第18話 合併相撲
翌年二月に両國橋の両側で盲人対女の相撲興行と題した引き札(広告)が配られた。
三月場所は回向院境内で行われるが、女力士の四股名と盲人力士の四股名がその下の段に東西に分けて載せてあった。
「こいつはおもしれぇ」
多くの相撲好きはこう思ったに違いない。
この事は房吉らにも知れ渡った。
同じ長屋に住む大工の仙蔵が引き札(広告)を持って来たのであった。
「到頭やったか、でも知らない四股名ばかりじゃないか」
「お前さん、ほら花の山も載ってるよ」
と多岐は嘗ての同僚の四股名を口にした。
これに出ている者は新人たちなのか或は名を変えての出場なのか見てみないことには何とも言えなかった。
「見に行くの?」
「見たくないよそんなの」
房吉は取組の様子が想像できたのだ。
最早力業とは言えない代物で、単なる悪趣味な見世物と言えた。
男女の取組が悪いのではない。
真に力と力、技と技のぶつかり合いであるならば相撲好きな人々を裏切ることはないが、趣旨の外れた物だとすると見るに堪えられないものに違いないと考えるのだった。
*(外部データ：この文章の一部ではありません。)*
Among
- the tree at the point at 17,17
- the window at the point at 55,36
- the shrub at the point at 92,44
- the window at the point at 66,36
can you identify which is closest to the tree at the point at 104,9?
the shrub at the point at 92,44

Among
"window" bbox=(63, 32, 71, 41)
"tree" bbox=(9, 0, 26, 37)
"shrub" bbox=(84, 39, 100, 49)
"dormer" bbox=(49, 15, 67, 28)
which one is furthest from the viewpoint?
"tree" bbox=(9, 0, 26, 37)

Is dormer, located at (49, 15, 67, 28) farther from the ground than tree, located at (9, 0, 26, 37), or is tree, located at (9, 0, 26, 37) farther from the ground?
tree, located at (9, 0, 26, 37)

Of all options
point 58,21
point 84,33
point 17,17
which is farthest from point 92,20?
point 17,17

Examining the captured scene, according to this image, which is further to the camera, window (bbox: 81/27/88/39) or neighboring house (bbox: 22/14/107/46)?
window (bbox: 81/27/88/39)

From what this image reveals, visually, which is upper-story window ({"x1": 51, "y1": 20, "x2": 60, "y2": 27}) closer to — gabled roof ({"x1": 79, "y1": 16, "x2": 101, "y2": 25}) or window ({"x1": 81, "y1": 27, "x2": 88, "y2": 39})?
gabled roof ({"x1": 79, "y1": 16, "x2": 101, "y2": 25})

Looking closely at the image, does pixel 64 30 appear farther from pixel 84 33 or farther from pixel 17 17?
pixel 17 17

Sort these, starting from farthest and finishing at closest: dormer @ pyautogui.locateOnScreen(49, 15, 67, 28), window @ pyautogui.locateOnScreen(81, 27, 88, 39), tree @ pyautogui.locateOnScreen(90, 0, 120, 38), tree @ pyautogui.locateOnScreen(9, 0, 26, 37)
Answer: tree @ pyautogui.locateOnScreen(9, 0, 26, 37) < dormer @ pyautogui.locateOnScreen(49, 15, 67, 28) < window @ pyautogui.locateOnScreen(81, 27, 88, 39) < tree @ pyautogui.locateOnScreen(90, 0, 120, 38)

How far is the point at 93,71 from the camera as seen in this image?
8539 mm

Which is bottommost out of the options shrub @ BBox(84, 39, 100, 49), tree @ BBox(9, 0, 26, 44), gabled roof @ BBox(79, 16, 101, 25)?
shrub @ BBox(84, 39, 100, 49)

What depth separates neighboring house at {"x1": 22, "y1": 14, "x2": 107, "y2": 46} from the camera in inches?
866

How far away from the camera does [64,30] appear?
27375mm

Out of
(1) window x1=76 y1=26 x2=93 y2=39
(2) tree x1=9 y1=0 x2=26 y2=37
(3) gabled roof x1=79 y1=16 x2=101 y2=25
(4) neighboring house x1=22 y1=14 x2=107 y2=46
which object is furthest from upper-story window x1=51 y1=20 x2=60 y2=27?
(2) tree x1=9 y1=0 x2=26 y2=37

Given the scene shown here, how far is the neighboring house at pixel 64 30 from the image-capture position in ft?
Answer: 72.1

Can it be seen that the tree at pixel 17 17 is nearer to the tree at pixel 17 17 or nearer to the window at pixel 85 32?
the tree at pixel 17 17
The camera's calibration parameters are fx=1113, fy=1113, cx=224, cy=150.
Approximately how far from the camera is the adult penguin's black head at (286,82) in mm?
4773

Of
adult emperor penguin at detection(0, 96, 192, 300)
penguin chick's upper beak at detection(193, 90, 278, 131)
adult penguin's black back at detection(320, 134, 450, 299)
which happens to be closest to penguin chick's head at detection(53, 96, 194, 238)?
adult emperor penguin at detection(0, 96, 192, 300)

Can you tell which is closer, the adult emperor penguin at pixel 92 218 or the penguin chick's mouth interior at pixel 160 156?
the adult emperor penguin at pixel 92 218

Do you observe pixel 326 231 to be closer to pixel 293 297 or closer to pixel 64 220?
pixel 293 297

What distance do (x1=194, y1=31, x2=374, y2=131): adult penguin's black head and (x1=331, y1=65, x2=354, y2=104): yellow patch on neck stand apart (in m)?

多岐の姉はまが回向院に用事があって中を覗いたらしく、異様な雰囲気であったと感想を漏らした。
「寅吉は?」
「冗談じゃない。あの子には見せられる訳ないじゃないか」
「そうだねご免」
はまは力士の一人に用事があったので片屋に居る力士に会いに行ったのだ。
女は東溜まりで薄い腰巻のようなまわしを膝辺りまで垂らして居て、盲人がしているまわしに比べると生地の厚みが薄いように感じたというのである。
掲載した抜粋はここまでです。